## PROBLEM STATEMENT
Of the entries below, return exactly those lines that fall between the one containing "boxes (frame 1" and the one containing "genus: Otospermophilus", the two end lines included.

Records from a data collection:
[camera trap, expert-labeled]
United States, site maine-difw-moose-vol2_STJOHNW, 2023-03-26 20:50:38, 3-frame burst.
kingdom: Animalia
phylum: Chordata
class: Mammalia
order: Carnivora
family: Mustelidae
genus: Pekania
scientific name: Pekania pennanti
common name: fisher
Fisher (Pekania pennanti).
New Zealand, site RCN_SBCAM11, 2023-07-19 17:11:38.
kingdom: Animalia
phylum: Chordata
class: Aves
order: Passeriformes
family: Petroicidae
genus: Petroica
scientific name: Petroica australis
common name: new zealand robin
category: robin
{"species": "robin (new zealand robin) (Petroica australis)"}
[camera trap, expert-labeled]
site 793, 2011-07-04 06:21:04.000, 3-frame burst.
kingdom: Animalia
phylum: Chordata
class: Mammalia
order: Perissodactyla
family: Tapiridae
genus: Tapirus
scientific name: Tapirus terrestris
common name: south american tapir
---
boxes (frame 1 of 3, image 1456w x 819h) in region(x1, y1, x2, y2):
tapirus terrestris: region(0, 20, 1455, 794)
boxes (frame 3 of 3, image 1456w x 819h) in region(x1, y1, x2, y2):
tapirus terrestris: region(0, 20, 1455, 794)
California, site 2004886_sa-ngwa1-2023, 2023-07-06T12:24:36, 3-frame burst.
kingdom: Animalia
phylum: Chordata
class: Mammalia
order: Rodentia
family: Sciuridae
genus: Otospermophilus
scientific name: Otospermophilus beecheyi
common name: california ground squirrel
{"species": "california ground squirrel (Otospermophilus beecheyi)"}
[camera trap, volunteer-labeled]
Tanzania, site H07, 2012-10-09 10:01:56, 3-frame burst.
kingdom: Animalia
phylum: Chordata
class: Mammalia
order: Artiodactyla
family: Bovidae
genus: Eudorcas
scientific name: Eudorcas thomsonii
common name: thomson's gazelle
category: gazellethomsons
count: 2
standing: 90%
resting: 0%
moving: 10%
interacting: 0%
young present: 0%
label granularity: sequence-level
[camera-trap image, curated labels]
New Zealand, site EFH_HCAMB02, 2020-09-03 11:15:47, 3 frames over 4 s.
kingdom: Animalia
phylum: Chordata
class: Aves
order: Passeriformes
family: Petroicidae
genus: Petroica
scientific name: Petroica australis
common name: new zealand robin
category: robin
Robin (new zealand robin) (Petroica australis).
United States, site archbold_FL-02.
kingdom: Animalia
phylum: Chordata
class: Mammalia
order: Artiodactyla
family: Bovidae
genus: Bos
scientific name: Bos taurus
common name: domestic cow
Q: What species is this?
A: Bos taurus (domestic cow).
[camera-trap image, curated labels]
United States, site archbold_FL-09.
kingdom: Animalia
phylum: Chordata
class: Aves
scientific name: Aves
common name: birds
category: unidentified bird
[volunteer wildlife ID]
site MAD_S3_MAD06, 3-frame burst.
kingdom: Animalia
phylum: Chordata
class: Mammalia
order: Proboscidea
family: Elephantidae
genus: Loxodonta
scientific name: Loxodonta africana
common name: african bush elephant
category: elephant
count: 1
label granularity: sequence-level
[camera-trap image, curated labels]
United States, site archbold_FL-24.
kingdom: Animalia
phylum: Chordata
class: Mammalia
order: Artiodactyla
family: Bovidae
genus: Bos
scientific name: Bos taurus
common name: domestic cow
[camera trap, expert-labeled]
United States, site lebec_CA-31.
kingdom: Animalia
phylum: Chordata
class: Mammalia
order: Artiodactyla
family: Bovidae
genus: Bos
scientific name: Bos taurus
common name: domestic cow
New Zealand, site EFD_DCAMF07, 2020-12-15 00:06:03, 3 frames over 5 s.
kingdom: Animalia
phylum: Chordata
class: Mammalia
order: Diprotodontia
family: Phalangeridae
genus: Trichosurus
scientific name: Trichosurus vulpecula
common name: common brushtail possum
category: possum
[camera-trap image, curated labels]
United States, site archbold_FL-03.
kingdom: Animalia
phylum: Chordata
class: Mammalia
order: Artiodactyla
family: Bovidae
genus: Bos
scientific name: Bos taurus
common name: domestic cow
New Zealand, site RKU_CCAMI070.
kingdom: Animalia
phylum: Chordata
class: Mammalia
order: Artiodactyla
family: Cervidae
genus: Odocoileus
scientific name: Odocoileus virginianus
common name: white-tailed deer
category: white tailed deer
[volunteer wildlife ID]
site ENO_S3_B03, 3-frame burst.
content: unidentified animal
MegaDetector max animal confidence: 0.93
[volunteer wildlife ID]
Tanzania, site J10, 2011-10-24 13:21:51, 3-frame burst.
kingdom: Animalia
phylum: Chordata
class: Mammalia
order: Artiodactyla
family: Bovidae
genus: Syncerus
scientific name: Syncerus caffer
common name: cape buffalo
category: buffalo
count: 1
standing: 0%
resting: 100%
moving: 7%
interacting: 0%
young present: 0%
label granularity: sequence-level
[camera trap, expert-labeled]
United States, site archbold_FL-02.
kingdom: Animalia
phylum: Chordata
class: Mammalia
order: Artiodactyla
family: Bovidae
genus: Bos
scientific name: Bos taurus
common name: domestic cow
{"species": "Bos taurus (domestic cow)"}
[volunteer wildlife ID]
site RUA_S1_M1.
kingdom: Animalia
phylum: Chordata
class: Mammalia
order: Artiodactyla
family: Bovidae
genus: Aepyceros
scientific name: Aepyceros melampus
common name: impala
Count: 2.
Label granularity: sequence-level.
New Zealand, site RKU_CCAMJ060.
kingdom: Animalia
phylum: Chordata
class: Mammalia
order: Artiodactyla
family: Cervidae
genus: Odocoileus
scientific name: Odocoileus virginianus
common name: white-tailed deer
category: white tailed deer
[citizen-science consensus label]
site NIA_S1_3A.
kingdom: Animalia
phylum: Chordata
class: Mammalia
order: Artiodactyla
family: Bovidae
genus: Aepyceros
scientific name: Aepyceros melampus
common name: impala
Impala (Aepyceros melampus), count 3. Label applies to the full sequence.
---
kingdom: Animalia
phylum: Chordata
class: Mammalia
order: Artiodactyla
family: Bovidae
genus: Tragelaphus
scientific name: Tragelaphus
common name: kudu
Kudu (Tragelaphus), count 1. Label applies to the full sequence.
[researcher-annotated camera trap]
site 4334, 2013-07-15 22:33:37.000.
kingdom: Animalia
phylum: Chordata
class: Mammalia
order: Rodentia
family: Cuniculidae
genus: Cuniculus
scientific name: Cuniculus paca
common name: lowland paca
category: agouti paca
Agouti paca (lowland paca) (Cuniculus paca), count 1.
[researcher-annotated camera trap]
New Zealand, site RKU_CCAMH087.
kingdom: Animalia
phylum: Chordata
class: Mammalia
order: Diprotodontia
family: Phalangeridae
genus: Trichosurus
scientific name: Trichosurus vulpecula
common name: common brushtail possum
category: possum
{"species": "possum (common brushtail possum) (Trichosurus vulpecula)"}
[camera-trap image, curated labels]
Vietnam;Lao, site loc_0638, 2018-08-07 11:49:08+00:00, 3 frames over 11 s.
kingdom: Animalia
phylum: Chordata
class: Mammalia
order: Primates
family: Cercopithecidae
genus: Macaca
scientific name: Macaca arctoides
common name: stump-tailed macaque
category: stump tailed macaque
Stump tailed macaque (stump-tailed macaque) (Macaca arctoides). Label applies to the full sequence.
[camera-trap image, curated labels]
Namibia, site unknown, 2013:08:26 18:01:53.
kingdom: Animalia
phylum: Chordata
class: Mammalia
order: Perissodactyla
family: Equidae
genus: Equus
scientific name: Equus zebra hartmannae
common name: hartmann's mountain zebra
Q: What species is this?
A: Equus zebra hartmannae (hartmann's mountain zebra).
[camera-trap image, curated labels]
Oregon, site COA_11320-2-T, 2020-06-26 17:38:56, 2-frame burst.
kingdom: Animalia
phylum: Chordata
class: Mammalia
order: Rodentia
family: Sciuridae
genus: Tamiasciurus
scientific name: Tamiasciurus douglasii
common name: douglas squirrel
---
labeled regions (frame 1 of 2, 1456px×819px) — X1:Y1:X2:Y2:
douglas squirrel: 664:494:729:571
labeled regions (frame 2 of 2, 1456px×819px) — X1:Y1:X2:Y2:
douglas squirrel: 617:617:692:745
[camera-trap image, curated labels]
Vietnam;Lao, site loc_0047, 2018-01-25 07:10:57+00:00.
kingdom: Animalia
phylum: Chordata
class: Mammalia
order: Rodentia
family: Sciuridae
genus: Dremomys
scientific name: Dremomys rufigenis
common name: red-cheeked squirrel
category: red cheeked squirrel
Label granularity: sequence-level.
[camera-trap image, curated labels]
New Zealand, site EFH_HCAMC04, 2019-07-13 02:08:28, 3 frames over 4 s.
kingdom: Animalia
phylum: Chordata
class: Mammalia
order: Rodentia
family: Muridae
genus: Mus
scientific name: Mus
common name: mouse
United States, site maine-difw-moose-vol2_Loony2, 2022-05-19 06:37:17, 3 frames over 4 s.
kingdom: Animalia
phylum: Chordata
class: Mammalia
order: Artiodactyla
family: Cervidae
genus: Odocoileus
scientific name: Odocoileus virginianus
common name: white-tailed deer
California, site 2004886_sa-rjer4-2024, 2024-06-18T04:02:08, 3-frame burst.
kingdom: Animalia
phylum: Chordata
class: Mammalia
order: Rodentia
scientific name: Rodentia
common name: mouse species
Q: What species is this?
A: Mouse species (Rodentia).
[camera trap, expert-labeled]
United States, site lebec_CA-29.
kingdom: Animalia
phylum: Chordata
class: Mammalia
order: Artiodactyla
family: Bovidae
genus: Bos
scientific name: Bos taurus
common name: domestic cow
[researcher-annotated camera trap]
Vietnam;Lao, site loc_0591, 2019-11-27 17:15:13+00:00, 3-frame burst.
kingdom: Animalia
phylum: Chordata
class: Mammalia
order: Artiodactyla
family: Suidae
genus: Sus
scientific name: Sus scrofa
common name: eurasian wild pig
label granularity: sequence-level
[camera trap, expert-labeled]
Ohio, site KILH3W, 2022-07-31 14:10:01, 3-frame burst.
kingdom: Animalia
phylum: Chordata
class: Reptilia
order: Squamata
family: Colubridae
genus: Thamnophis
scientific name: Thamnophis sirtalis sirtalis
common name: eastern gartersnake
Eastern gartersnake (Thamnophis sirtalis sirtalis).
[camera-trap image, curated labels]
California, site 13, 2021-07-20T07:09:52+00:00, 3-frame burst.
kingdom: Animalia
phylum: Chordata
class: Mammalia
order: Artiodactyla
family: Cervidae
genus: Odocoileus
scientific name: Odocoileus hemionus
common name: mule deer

## COMPLETED TASK
boxes (frame 1 of 3, image 1456w x 819h) in region(x1, y1, x2, y2):
tapirus terrestris: region(0, 20, 1455, 794)
boxes (frame 3 of 3, image 1456w x 819h) in region(x1, y1, x2, y2):
tapirus terrestris: region(0, 20, 1455, 794)
California, site 2004886_sa-ngwa1-2023, 2023-07-06T12:24:36, 3-frame burst.
kingdom: Animalia
phylum: Chordata
class: Mammalia
order: Rodentia
family: Sciuridae
genus: Otospermophilus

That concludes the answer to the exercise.